_DOCUMENT SECTION_.
I started in storage and data protection in 1996 when I joined the storage team for a growing Oil and Gas company here in Calgary. After a few years taking care of their backup infrastructure I landed at Mainland Information Systems again in residency, but quickly moved to professional services. I now find myself back in residency, helping a large client with an ever changing dynamic infrastructure trying to stay ahead of their growing data protection challenges. When I first landed here a couple of years ago, I was new to NetWorker. I quickly realized that although a lot of the concepts and ins and outs of the product were shared with other products I had supported in the past, this creature required some special care and feeding. Not to sound dramatic, but if this beast doesn't get enough attention it will bite you.

_EXERCISES_.
**1)** Answer these questions about the career note above:
(a) In what year did the writer start in storage and data protection?
(b) In which city was the Oil and Gas company?
(c) Which product was the writer new to on arriving at the current client a couple of years ago?
**2)** Rewrite the career note's paragraph that starts "I started in storage and data protection" as a short list of its main points.

_INFORMATION GIVEN_.
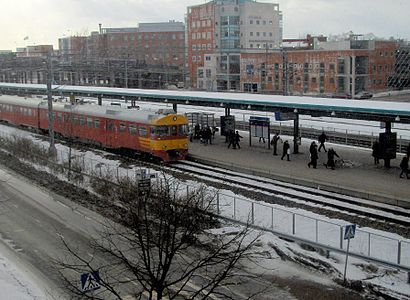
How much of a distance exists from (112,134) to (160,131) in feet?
17.2

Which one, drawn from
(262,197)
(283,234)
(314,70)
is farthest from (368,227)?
(314,70)

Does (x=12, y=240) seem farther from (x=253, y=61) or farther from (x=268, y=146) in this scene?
(x=253, y=61)

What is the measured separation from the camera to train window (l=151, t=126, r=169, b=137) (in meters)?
31.5

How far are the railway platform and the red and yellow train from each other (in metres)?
2.13

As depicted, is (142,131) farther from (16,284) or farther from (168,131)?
(16,284)

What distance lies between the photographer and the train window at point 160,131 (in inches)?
1239

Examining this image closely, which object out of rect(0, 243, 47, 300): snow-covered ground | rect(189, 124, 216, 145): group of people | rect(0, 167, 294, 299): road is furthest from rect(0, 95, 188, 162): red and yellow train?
rect(0, 243, 47, 300): snow-covered ground

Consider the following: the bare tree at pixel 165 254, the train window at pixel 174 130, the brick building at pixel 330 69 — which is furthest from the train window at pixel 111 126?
the brick building at pixel 330 69

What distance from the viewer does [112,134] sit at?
3566 cm

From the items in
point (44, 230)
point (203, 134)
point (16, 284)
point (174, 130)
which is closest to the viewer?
point (16, 284)

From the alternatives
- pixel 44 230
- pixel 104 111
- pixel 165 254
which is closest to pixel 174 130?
pixel 104 111

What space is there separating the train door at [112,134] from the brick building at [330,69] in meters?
35.7

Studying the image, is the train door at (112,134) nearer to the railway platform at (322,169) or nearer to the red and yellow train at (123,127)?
the red and yellow train at (123,127)

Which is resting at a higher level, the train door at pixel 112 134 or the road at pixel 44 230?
the train door at pixel 112 134
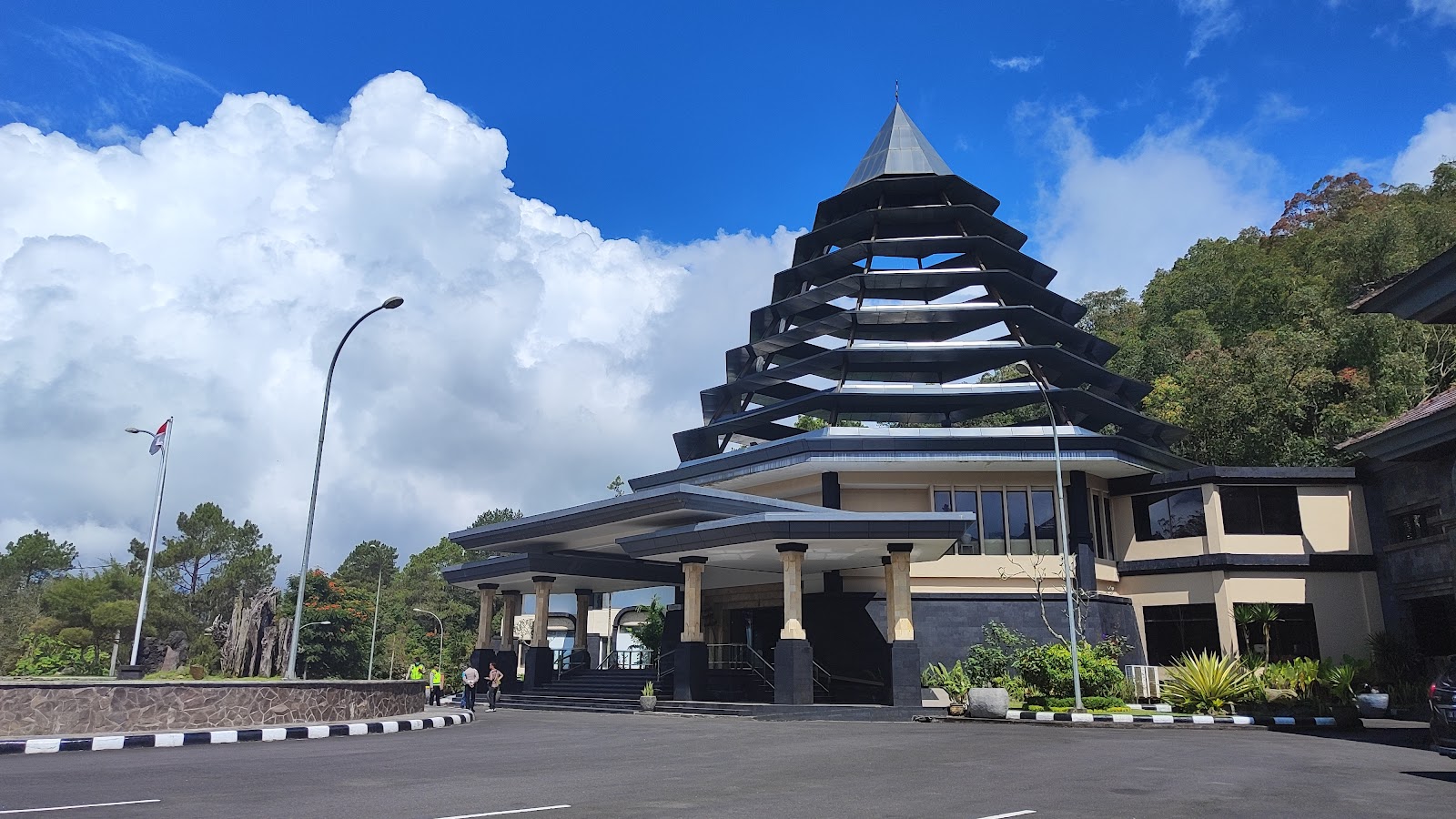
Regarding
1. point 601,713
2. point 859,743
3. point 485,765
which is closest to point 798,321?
point 601,713

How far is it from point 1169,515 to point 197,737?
101ft

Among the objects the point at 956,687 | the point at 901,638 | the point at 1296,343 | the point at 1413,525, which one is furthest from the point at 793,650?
the point at 1296,343

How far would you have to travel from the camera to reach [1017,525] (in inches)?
1316

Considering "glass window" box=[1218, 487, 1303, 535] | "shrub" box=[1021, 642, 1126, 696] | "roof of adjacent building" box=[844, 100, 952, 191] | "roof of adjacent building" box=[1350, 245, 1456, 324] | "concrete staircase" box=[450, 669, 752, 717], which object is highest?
"roof of adjacent building" box=[844, 100, 952, 191]

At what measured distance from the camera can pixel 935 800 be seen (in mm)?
9297

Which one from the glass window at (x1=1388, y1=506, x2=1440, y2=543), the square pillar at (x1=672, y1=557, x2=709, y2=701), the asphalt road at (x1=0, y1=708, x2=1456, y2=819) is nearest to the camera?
the asphalt road at (x1=0, y1=708, x2=1456, y2=819)

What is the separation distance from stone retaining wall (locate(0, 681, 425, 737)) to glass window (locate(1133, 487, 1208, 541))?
2696 centimetres

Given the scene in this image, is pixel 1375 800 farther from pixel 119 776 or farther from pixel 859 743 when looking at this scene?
pixel 119 776

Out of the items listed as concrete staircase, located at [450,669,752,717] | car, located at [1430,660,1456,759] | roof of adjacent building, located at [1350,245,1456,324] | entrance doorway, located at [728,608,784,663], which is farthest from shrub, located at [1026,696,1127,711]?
car, located at [1430,660,1456,759]

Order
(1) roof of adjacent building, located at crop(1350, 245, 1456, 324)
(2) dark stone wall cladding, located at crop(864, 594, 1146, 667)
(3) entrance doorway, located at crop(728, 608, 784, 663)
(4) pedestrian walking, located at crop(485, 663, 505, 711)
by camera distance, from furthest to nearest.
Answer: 1. (3) entrance doorway, located at crop(728, 608, 784, 663)
2. (2) dark stone wall cladding, located at crop(864, 594, 1146, 667)
3. (4) pedestrian walking, located at crop(485, 663, 505, 711)
4. (1) roof of adjacent building, located at crop(1350, 245, 1456, 324)

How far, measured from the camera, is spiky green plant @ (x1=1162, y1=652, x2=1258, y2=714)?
23375 mm

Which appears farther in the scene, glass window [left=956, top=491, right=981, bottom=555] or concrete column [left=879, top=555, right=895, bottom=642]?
glass window [left=956, top=491, right=981, bottom=555]

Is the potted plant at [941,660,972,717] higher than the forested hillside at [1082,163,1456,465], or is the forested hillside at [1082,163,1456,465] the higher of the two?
the forested hillside at [1082,163,1456,465]

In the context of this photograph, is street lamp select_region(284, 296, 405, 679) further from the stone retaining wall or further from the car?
the car
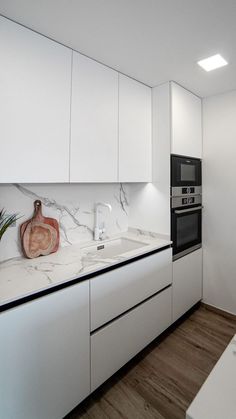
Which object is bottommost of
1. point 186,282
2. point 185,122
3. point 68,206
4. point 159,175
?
point 186,282

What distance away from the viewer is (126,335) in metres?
1.76

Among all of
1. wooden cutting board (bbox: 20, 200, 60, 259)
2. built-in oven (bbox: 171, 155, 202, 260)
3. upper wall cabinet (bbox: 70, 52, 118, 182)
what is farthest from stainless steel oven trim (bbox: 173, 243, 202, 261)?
wooden cutting board (bbox: 20, 200, 60, 259)

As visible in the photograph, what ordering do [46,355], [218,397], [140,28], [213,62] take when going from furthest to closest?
1. [213,62]
2. [140,28]
3. [46,355]
4. [218,397]

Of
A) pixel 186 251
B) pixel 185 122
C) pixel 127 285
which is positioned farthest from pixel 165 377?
pixel 185 122

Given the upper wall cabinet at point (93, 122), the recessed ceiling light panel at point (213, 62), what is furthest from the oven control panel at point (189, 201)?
the recessed ceiling light panel at point (213, 62)

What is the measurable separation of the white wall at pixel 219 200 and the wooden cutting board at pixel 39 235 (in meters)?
1.72

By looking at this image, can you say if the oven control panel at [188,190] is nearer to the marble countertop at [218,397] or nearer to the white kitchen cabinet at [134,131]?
the white kitchen cabinet at [134,131]

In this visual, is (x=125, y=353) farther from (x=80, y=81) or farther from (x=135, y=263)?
(x=80, y=81)

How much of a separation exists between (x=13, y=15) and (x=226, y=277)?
9.30 ft

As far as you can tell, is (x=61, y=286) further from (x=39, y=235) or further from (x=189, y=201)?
(x=189, y=201)

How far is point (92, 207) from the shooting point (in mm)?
2254

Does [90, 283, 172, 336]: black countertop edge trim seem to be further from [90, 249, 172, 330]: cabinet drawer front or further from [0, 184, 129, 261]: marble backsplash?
[0, 184, 129, 261]: marble backsplash

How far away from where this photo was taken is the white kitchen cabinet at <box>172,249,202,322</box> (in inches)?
91.6

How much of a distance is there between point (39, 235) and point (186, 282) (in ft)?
5.18
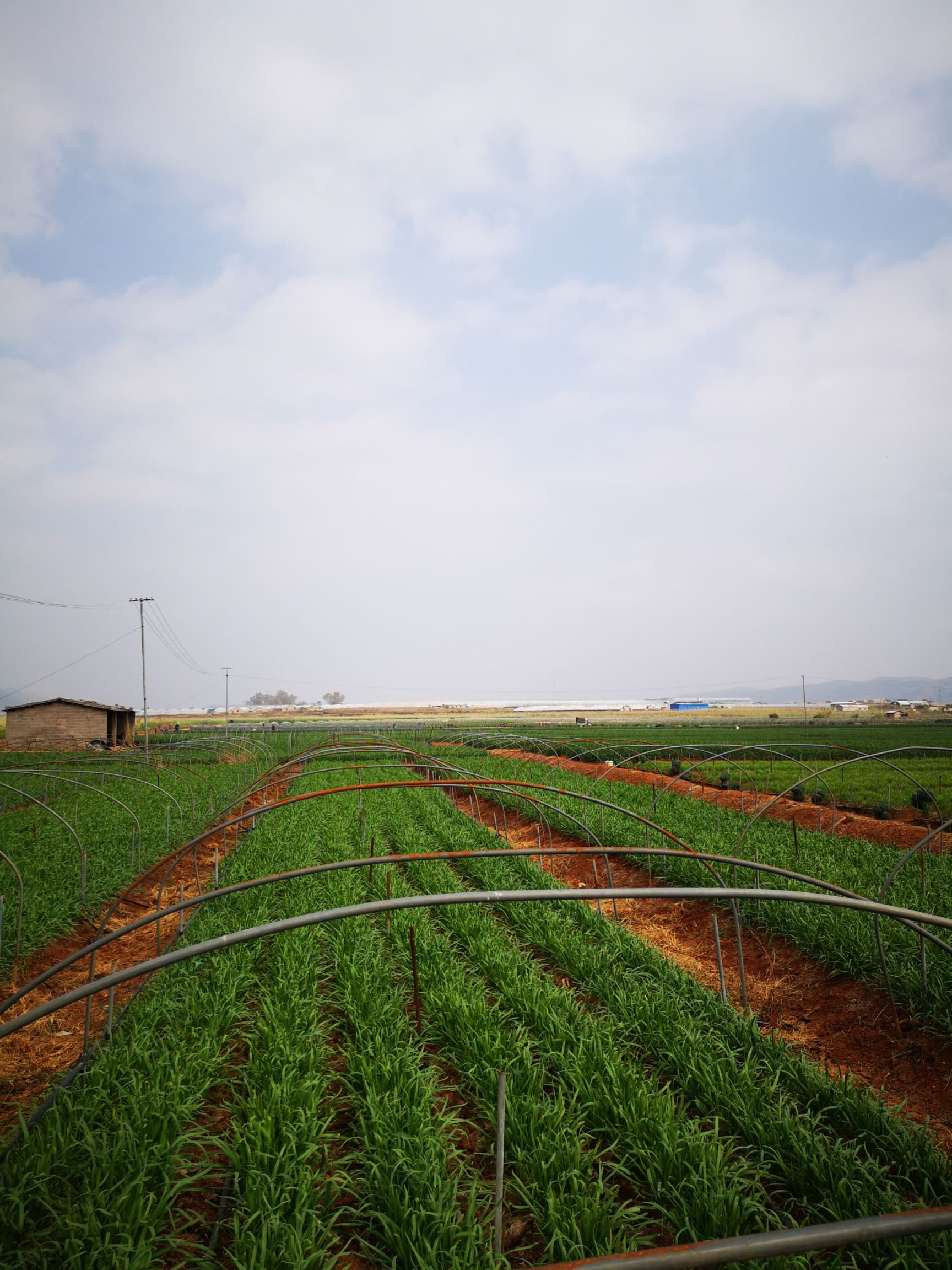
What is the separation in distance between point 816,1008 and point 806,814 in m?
8.73

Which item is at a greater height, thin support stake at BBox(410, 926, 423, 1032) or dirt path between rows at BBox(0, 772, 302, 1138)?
thin support stake at BBox(410, 926, 423, 1032)

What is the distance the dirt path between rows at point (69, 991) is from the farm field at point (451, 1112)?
17 cm

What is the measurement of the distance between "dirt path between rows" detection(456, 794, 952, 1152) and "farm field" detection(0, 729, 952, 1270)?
190mm

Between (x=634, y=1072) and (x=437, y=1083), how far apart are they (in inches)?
47.7

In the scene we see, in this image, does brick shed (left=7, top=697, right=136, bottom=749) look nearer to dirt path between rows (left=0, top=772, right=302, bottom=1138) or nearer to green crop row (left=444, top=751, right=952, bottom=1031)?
dirt path between rows (left=0, top=772, right=302, bottom=1138)

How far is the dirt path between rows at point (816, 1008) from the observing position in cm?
397

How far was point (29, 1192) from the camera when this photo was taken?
271 cm

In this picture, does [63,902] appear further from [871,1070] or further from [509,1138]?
[871,1070]

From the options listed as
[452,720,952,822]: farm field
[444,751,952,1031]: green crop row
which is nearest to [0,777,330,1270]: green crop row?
[444,751,952,1031]: green crop row

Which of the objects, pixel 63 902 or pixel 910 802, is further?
pixel 910 802

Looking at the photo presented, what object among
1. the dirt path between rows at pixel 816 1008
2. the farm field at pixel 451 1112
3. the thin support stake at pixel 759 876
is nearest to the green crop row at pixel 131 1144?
the farm field at pixel 451 1112

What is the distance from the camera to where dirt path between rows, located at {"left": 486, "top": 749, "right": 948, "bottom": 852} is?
10.3m

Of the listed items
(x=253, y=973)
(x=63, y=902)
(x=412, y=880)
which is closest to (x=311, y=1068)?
(x=253, y=973)

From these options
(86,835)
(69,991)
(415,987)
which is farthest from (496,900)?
(86,835)
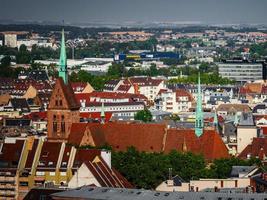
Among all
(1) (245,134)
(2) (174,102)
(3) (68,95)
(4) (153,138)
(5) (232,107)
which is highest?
(3) (68,95)

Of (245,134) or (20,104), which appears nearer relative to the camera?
(245,134)

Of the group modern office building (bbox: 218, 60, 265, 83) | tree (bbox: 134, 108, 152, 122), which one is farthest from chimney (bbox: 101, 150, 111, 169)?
modern office building (bbox: 218, 60, 265, 83)

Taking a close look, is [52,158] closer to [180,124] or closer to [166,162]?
[166,162]

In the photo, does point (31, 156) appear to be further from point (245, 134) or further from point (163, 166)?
point (245, 134)

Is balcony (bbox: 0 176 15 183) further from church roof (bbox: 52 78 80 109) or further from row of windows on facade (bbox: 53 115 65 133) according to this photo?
church roof (bbox: 52 78 80 109)

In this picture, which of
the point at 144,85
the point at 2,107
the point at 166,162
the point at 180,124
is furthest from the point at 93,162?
the point at 144,85

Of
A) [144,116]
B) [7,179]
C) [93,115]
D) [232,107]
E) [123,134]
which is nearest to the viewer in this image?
[7,179]

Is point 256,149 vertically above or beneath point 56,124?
beneath

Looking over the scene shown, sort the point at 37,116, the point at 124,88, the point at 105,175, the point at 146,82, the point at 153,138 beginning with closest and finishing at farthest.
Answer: the point at 105,175, the point at 153,138, the point at 37,116, the point at 124,88, the point at 146,82

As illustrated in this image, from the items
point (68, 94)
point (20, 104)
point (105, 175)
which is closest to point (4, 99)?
point (20, 104)
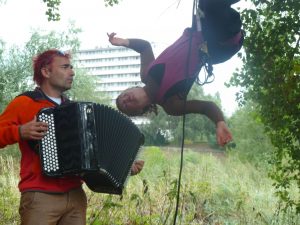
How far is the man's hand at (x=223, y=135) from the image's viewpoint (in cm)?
247

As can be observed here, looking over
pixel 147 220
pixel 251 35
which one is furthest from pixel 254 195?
pixel 251 35

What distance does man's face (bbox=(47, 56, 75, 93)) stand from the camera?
116 inches

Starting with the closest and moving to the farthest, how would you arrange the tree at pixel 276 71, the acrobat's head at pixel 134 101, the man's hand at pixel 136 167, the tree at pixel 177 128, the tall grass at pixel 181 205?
the acrobat's head at pixel 134 101
the man's hand at pixel 136 167
the tree at pixel 276 71
the tall grass at pixel 181 205
the tree at pixel 177 128

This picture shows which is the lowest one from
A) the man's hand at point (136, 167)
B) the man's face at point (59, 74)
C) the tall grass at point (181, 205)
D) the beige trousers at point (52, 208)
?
the tall grass at point (181, 205)

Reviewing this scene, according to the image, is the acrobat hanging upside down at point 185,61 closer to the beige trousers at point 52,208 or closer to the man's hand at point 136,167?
the man's hand at point 136,167

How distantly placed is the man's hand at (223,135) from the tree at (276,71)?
1.68 meters

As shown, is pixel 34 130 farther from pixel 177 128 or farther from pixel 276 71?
pixel 177 128

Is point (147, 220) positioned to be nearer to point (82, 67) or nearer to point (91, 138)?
point (91, 138)

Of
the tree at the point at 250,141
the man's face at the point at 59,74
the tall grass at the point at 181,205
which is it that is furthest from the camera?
the tree at the point at 250,141

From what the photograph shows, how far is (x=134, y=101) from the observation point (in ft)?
9.34

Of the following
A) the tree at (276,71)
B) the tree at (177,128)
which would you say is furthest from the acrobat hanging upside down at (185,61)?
the tree at (177,128)

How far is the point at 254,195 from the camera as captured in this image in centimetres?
747

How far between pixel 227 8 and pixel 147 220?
8.93ft

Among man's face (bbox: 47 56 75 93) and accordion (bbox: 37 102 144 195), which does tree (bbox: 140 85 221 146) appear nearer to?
man's face (bbox: 47 56 75 93)
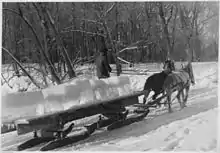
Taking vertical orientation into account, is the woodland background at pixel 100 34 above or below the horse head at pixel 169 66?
above

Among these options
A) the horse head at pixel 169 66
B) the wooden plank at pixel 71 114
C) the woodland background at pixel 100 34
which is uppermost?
the woodland background at pixel 100 34

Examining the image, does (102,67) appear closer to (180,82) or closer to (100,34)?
(100,34)

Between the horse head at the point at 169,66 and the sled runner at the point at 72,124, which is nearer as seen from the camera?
the sled runner at the point at 72,124

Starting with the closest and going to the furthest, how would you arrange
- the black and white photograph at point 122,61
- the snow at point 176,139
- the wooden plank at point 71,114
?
the wooden plank at point 71,114, the snow at point 176,139, the black and white photograph at point 122,61

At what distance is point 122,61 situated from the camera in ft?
12.7

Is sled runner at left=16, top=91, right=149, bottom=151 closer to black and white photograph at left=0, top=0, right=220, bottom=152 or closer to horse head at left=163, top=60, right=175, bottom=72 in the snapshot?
black and white photograph at left=0, top=0, right=220, bottom=152

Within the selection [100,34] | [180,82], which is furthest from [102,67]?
[180,82]

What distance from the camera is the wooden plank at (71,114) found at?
10.2ft

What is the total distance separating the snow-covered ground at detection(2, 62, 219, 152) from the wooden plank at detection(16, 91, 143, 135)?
0.23 meters

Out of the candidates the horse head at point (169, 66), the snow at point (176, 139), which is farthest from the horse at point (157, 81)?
the snow at point (176, 139)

_SOLUTIONS TO THE PROBLEMS_.
**1)**
(a) 1996
(b) Calgary
(c) NetWorker

**2)**
- Started in storage and data protection in 1996 on the storage team of a growing Oil and Gas company in Calgary, looking after its backup infrastructure for a few years.
- Then went to Mainland Information Systems in residency and soon moved to professional services.
- Now back in residency, helping a large client with a changing infrastructure keep up with growing data protection challenges.
- Was new to NetWorker on arriving there a couple of years ago.
- Found that it shares many concepts with other products but needs special care, or it will cause trouble.